By The Associated Press

LUANDA, Angola - A charter plane burst into flames minutes after takeoff, crashing into a remote jungle in a key diamond-mining region, authorities said yesterday. All 48 people aboard were killed, reports said.

The cause of the crash Tuesday evening was not immediately known. Flight disasters in Angola are commonly blamed on poor aircraft maintenance or rebel gunfire.

The Antonov 26 had just departed from the northern Angolan town of Saurimo, 500 miles east of Luanda, when it exploded into a fireball at about 7:30 p.m. Tuesday, Civil Aviation Director Branco Ferreira said yesterday.

The region has been the focus of fierce civil warfare between the army and rebels from the National Union for the Total Independence of Angola, or UNITA. They have been fighting since the southwest African country gained independence from Portugal in 1975.

The Soviet-built plane, owned by the Angolan company Ancargo, was chartered by a travel agency called Guicango, the Portuguese new agency Lusa said.

Private companies often hire Antonov planes to transport passengers and cargo across Angola since land mines and skirmishes make road travel treacherous.
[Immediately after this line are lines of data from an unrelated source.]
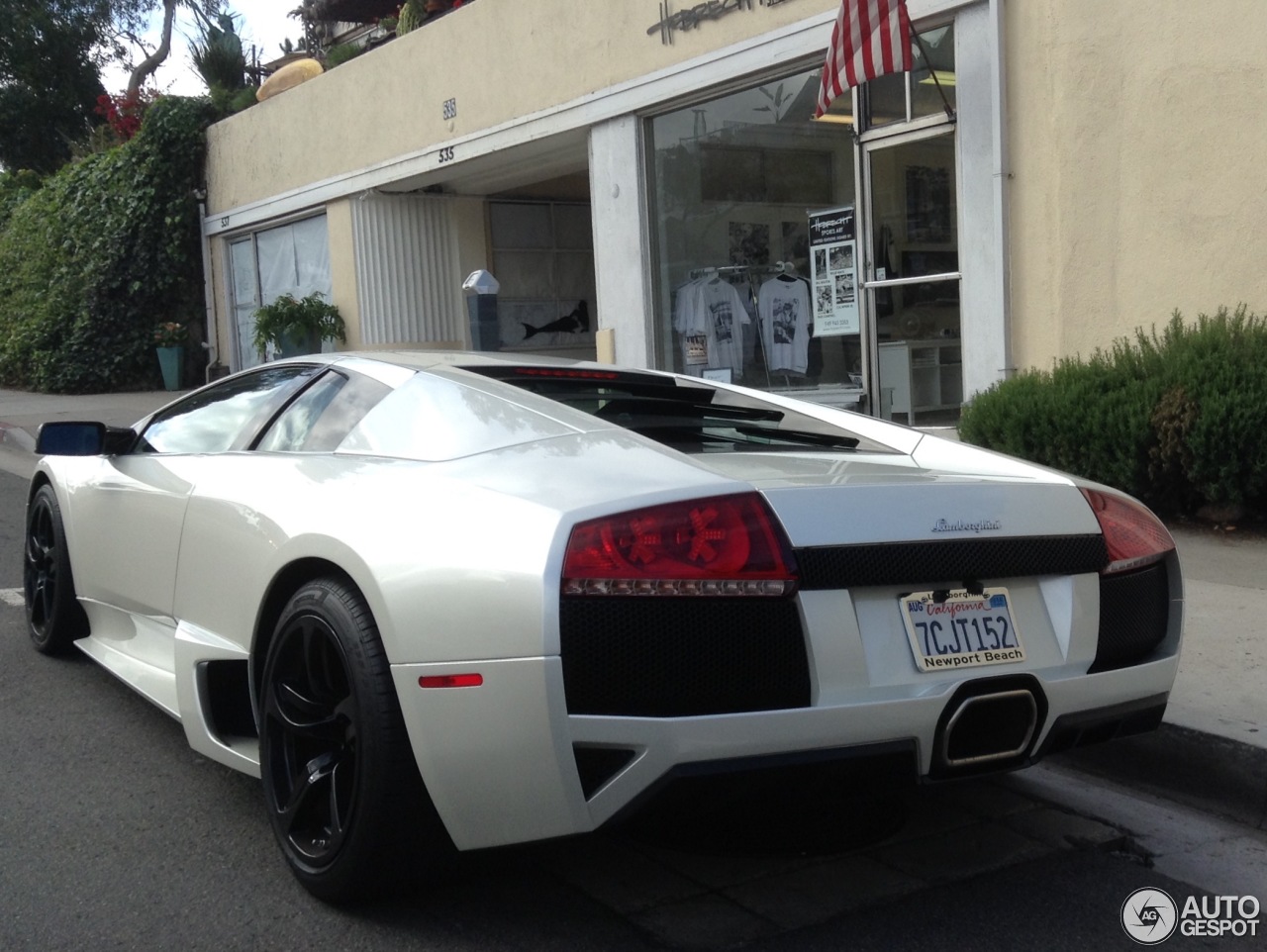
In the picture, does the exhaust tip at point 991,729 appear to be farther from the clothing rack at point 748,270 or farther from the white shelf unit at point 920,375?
the clothing rack at point 748,270

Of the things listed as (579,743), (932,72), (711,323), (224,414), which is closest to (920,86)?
(932,72)

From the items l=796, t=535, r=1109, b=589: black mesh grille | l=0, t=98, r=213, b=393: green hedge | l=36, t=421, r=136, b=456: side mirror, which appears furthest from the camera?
l=0, t=98, r=213, b=393: green hedge

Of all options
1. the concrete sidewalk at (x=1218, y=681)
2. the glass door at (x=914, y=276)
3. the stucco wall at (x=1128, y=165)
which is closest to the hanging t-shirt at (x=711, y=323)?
the glass door at (x=914, y=276)

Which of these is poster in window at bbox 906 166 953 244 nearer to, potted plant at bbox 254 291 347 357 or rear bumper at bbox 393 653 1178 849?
rear bumper at bbox 393 653 1178 849

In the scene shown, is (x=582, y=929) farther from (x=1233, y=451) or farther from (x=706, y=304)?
(x=706, y=304)

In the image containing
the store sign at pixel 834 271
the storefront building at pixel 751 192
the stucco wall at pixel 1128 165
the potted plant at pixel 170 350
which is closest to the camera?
the stucco wall at pixel 1128 165

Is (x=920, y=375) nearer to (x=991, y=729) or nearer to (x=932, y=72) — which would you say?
(x=932, y=72)

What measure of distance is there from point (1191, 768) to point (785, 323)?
23.5ft

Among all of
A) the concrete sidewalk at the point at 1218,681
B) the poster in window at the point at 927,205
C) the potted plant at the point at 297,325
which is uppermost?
the poster in window at the point at 927,205

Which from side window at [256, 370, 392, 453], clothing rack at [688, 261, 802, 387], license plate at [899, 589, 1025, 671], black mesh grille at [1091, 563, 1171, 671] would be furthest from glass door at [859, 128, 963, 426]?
license plate at [899, 589, 1025, 671]

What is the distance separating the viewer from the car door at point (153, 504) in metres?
4.02

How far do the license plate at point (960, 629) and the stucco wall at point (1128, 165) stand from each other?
5.29m

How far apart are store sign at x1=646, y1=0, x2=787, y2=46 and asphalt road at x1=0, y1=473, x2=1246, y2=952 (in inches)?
310

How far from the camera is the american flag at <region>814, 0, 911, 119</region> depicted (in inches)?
339
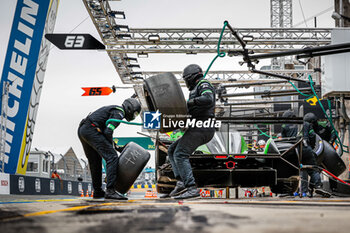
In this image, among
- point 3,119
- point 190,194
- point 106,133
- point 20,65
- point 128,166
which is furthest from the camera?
point 20,65

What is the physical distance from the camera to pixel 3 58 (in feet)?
43.0

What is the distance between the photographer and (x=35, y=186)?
1316cm

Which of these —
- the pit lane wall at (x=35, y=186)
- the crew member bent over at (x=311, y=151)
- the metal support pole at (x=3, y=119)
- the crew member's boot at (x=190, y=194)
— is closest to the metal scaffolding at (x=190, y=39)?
the metal support pole at (x=3, y=119)

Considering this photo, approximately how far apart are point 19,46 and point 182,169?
9117 mm

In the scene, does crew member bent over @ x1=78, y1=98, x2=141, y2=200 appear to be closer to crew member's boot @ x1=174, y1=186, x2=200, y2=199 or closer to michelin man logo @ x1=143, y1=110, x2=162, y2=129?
michelin man logo @ x1=143, y1=110, x2=162, y2=129

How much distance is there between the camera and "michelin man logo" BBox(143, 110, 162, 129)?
5788 mm

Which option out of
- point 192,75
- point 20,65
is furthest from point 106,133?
point 20,65

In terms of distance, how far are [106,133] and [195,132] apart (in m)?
1.32

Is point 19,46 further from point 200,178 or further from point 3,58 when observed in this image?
point 200,178

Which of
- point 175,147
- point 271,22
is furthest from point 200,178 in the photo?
point 271,22

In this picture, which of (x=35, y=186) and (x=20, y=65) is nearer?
(x=35, y=186)

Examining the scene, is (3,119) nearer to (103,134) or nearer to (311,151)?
(103,134)

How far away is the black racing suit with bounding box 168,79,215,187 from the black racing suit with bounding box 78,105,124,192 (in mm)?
983

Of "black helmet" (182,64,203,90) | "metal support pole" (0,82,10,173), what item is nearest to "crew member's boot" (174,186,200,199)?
"black helmet" (182,64,203,90)
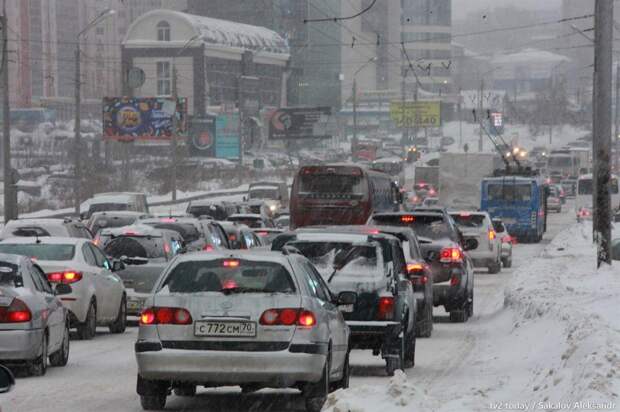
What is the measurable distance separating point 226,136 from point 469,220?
270 ft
UNITA rebels in the past have targeted civilian planes they suspect of ferrying supplies to government troops.

The Ancargo plane, on a domestic flight, had left Luanda in the morning and was refueling in Saurimo on its way back to the capital, Ferreira said.

Witnesses told state television TPA that they saw the plane go down in flames. All 42 passengers and six crew members were killed, Lusa said.

The crew was Ukrainian, Russia's Emergency Situations Ministry said. Ferreira did not release a casualty figure but had said the crew was Russian.

Many of the pilots flying Antonov planes in Angola are Russian. Last month, the government announced that some 400 Russian pilots working in Angola would have to pass new flying tests.

The Angolan Association of Pilots welcomed the decision, saying Russian pilots often are accused of flying while drunk and failing to maintain their aircraft.

Angolan aviation experts also traveled in September to Moscow to urge Russian authorities to stop exporting rundown aircraft to Angola.

In March, a Soviet-made Antonov 36 crashed during takeoff in central Angola. Three people were killed and 30 others injured.